» Task details
Rewrite the study description starting with "1. Does Pinyin-to-Chinese" and going on through "with brain activities?", changing "word reading" to "sentence reading" wherever it appears.

Considerable theoretical and empirical research suggests that phonological awareness (i.e., the ability to identify and manipulate basic units of sounds (i.e., phonemes)), plays a fundamental role in reading development across languages. 

However, increasing evidence shows that Hong Kong children exhibit difficulties in learning basic phonological skills in Chinese and demonstrate limited phonological awareness in English compared to Taiwanese and Mainland Chinese children. It is well known that Taiwanese and Mainland Chinese children use Zhu-Yin-Fu-Hao and Pinyin, respectively, as aids to learn their L1 Chinese, and derive assistance from English phonics to learn their L2. It remains unclear, however, whether Pinyin and English phonemic training effectively facilitate the acquisition of phonological awareness and, if they do, whether L1 and L2 reading skills will improve. 

 

This study will combine behavioural training and a neurophysiological approach (i.e., event-related potentials (ERPs)) to investigate three key questions: 

 

  1. Does Pinyin-to-Chinese training program (i.e., designed to teach children Pinyin knowledge) enhance Hong Kong trilingual children’s phonological awareness in L1 Chinese and word reading?
  2. Does Phoneme-to- English phonemic training program (i.e., designed to teach children’s English phonemic knowledge) facilitate L2 English phonological awareness and word reading?
  3. Is there any possible transfer effect of Pinyin training on children’s English phonological skills and word reading?
  4. Are there any changes at the neural level after receiving Pinyin and English phonemic training and, if so, how do the behavioural training effects correlate with brain activities? 

 

Employing a randomized controlled trial design, we will randomly assign ninety 5- to 6-year-old typically developing kindergarteners into Pinyin-to-Chinese and Phoneme-to-English training and control groups (N = 30 for each group). Children in the Pinyin-to-Chinese and Phoneme-to-English training groups will receive 8 weeks of explicit instruction on Pinyin and English phonemic knowledge. Tasks of nonverbal IQ, phonological awareness, and word reading in Chinese and English, as well as brain activities of speech perception in both L1 Chinese and L2 English, will be administered before and after the training. 

 

Findings of this study will provide key behavioural and neural evidence on the effectiveness of Pinyin and English phonemic training to facilitate Hong Kong children’s phonological skills and word reading in both L1 and L2, which, in turn, can inform educational policy and guide Chinese and English curriculum design. Findings of this study will also shed light on the neural plasticity of learning related to intervention, which suggests the need to accelerate phonological learning and reading acquisition.

» Given information
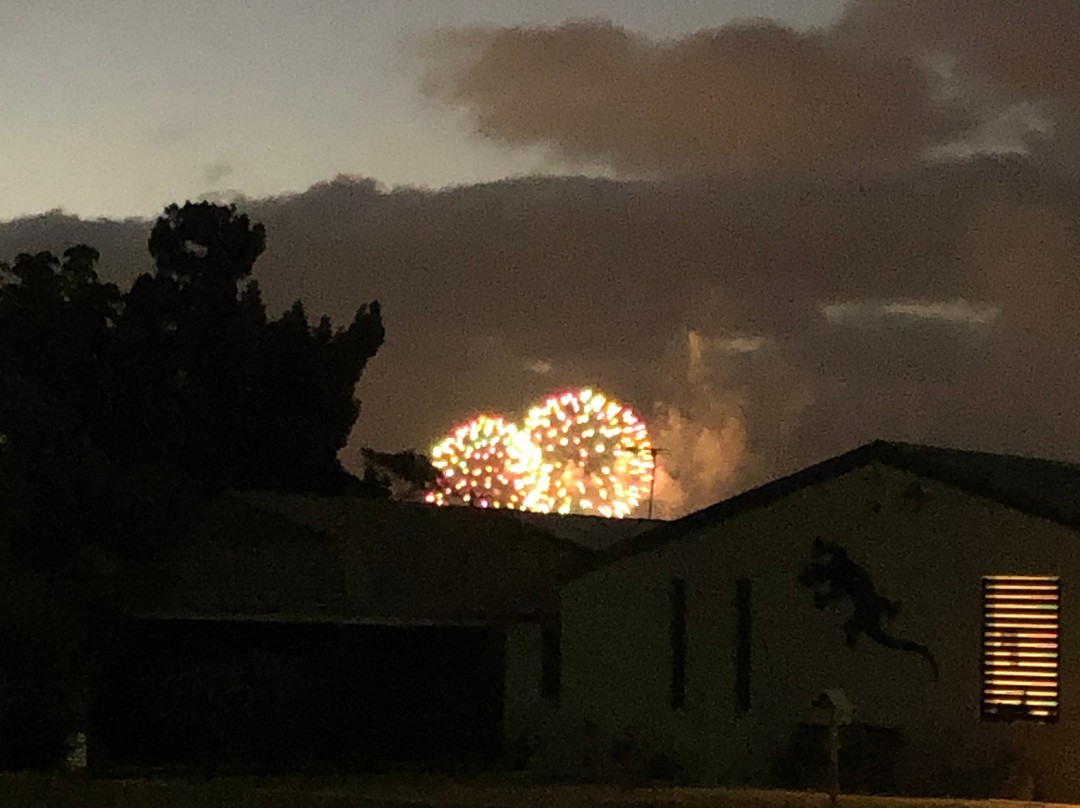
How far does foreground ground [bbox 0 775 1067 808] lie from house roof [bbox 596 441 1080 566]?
10.7ft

» The output
1. Does Pinyin-to-Chinese training program (i.e., designed to teach children Pinyin knowledge) enhance Hong Kong trilingual children’s phonological awareness in L1 Chinese and sentence reading?
  2. Does Phoneme-to- English phonemic training program (i.e., designed to teach children’s English phonemic knowledge) facilitate L2 English phonological awareness and sentence reading?
  3. Is there any possible transfer effect of Pinyin training on children’s English phonological skills and sentence reading?
  4. Are there any changes at the neural level after receiving Pinyin and English phonemic training and, if so, how do the behavioural training effects correlate with brain activities?